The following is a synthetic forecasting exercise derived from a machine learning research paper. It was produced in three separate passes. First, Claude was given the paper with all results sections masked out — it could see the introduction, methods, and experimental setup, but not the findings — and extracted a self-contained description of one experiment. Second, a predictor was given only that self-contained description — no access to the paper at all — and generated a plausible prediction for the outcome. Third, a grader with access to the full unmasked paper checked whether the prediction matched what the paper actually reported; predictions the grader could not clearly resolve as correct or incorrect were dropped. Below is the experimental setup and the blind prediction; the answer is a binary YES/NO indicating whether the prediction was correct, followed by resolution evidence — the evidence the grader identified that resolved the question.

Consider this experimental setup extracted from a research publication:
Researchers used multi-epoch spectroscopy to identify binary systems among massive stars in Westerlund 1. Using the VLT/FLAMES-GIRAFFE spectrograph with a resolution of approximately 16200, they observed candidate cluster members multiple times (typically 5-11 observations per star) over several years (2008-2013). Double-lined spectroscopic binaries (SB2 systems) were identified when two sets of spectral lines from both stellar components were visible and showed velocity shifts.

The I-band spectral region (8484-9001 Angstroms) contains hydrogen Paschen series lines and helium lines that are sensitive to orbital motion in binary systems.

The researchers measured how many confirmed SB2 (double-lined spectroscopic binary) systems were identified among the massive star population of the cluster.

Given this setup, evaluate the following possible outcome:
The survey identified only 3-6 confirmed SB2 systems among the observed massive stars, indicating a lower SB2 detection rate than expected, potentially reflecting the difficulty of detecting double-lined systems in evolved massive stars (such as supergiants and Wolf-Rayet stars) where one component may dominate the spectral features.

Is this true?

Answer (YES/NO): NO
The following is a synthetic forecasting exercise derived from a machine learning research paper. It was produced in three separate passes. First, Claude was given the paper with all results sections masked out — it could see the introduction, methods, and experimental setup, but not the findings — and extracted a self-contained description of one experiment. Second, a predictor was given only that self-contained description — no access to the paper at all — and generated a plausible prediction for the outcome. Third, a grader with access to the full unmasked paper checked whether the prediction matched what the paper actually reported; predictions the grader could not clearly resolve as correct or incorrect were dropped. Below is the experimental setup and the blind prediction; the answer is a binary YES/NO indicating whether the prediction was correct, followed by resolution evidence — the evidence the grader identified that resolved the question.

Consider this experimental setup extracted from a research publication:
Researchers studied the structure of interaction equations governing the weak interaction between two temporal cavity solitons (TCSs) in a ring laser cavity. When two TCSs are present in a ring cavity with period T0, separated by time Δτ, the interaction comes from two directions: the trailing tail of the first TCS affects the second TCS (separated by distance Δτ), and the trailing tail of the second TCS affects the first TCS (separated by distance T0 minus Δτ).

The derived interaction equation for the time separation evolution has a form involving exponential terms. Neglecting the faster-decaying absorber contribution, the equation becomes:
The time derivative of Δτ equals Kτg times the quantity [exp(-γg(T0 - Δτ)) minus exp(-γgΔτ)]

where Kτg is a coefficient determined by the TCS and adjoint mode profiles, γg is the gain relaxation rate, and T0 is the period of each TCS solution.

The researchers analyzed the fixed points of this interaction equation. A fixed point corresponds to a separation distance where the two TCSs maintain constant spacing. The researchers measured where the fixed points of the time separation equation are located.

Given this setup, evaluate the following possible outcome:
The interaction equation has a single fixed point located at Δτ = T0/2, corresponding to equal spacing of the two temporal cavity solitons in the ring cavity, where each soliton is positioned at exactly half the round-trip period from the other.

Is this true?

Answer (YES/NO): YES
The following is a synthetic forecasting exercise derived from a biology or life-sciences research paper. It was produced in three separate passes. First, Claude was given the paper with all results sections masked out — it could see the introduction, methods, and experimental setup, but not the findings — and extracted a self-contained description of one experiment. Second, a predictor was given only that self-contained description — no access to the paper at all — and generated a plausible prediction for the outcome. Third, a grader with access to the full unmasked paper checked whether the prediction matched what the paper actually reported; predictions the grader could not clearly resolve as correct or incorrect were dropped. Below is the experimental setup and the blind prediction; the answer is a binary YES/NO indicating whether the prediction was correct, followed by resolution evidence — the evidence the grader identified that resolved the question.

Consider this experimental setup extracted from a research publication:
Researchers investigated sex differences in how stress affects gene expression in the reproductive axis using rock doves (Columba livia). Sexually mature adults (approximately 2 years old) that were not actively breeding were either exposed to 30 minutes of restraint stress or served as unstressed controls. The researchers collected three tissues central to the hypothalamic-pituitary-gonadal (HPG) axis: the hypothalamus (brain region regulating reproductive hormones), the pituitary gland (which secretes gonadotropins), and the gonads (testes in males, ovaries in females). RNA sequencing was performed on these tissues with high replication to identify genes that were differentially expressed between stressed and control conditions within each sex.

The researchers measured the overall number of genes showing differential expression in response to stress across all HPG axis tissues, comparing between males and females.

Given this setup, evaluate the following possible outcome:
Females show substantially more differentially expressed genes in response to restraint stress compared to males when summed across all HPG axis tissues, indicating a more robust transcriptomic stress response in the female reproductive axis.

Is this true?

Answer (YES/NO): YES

## EXERCISE INSTRUCTIONS
Return the records exactly, character for character.

## OUTPUT OF THE EXERCISE
The following is a synthetic forecasting exercise derived from a machine learning research paper. It was produced in three separate passes. First, Claude was given the paper with all results sections masked out — it could see the introduction, methods, and experimental setup, but not the findings — and extracted a self-contained description of one experiment. Second, a predictor was given only that self-contained description — no access to the paper at all — and generated a plausible prediction for the outcome. Third, a grader with access to the full unmasked paper checked whether the prediction matched what the paper actually reported; predictions the grader could not clearly resolve as correct or incorrect were dropped. Below is the experimental setup and the blind prediction; the answer is a binary YES/NO indicating whether the prediction was correct, followed by resolution evidence — the evidence the grader identified that resolved the question.

Consider this experimental setup extracted from a research publication:
Researchers used multi-epoch spectroscopy to identify binary systems among massive stars in Westerlund 1. Using the VLT/FLAMES-GIRAFFE spectrograph with a resolution of approximately 16200, they observed candidate cluster members multiple times (typically 5-11 observations per star) over several years (2008-2013). Double-lined spectroscopic binaries (SB2 systems) were identified when two sets of spectral lines from both stellar components were visible and showed velocity shifts.

The I-band spectral region (8484-9001 Angstroms) contains hydrogen Paschen series lines and helium lines that are sensitive to orbital motion in binary systems.

The researchers measured how many confirmed SB2 (double-lined spectroscopic binary) systems were identified among the massive star population of the cluster.

Given this setup, evaluate the following possible outcome:
The survey identified only 3-6 confirmed SB2 systems among the observed massive stars, indicating a lower SB2 detection rate than expected, potentially reflecting the difficulty of detecting double-lined systems in evolved massive stars (such as supergiants and Wolf-Rayet stars) where one component may dominate the spectral features.

Is this true?

Answer (YES/NO): NO
The following is a synthetic forecasting exercise derived from a machine learning research paper. It was produced in three separate passes. First, Claude was given the paper with all results sections masked out — it could see the introduction, methods, and experimental setup, but not the findings — and extracted a self-contained description of one experiment. Second, a predictor was given only that self-contained description — no access to the paper at all — and generated a plausible prediction for the outcome. Third, a grader with access to the full unmasked paper checked whether the prediction matched what the paper actually reported; predictions the grader could not clearly resolve as correct or incorrect were dropped. Below is the experimental setup and the blind prediction; the answer is a binary YES/NO indicating whether the prediction was correct, followed by resolution evidence — the evidence the grader identified that resolved the question.

Consider this experimental setup extracted from a research publication:
Researchers studied the structure of interaction equations governing the weak interaction between two temporal cavity solitons (TCSs) in a ring laser cavity. When two TCSs are present in a ring cavity with period T0, separated by time Δτ, the interaction comes from two directions: the trailing tail of the first TCS affects the second TCS (separated by distance Δτ), and the trailing tail of the second TCS affects the first TCS (separated by distance T0 minus Δτ).

The derived interaction equation for the time separation evolution has a form involving exponential terms. Neglecting the faster-decaying absorber contribution, the equation becomes:
The time derivative of Δτ equals Kτg times the quantity [exp(-γg(T0 - Δτ)) minus exp(-γgΔτ)]

where Kτg is a coefficient determined by the TCS and adjoint mode profiles, γg is the gain relaxation rate, and T0 is the period of each TCS solution.

The researchers analyzed the fixed points of this interaction equation. A fixed point corresponds to a separation distance where the two TCSs maintain constant spacing. The researchers measured where the fixed points of the time separation equation are located.

Given this setup, evaluate the following possible outcome:
The interaction equation has a single fixed point located at Δτ = T0/2, corresponding to equal spacing of the two temporal cavity solitons in the ring cavity, where each soliton is positioned at exactly half the round-trip period from the other.

Is this true?

Answer (YES/NO): YES
The following is a synthetic forecasting exercise derived from a biology or life-sciences research paper. It was produced in three separate passes. First, Claude was given the paper with all results sections masked out — it could see the introduction, methods, and experimental setup, but not the findings — and extracted a self-contained description of one experiment. Second, a predictor was given only that self-contained description — no access to the paper at all — and generated a plausible prediction for the outcome. Third, a grader with access to the full unmasked paper checked whether the prediction matched what the paper actually reported; predictions the grader could not clearly resolve as correct or incorrect were dropped. Below is the experimental setup and the blind prediction; the answer is a binary YES/NO indicating whether the prediction was correct, followed by resolution evidence — the evidence the grader identified that resolved the question.

Consider this experimental setup extracted from a research publication:
Researchers investigated sex differences in how stress affects gene expression in the reproductive axis using rock doves (Columba livia). Sexually mature adults (approximately 2 years old) that were not actively breeding were either exposed to 30 minutes of restraint stress or served as unstressed controls. The researchers collected three tissues central to the hypothalamic-pituitary-gonadal (HPG) axis: the hypothalamus (brain region regulating reproductive hormones), the pituitary gland (which secretes gonadotropins), and the gonads (testes in males, ovaries in females). RNA sequencing was performed on these tissues with high replication to identify genes that were differentially expressed between stressed and control conditions within each sex.

The researchers measured the overall number of genes showing differential expression in response to stress across all HPG axis tissues, comparing between males and females.

Given this setup, evaluate the following possible outcome:
Females show substantially more differentially expressed genes in response to restraint stress compared to males when summed across all HPG axis tissues, indicating a more robust transcriptomic stress response in the female reproductive axis.

Is this true?

Answer (YES/NO): YES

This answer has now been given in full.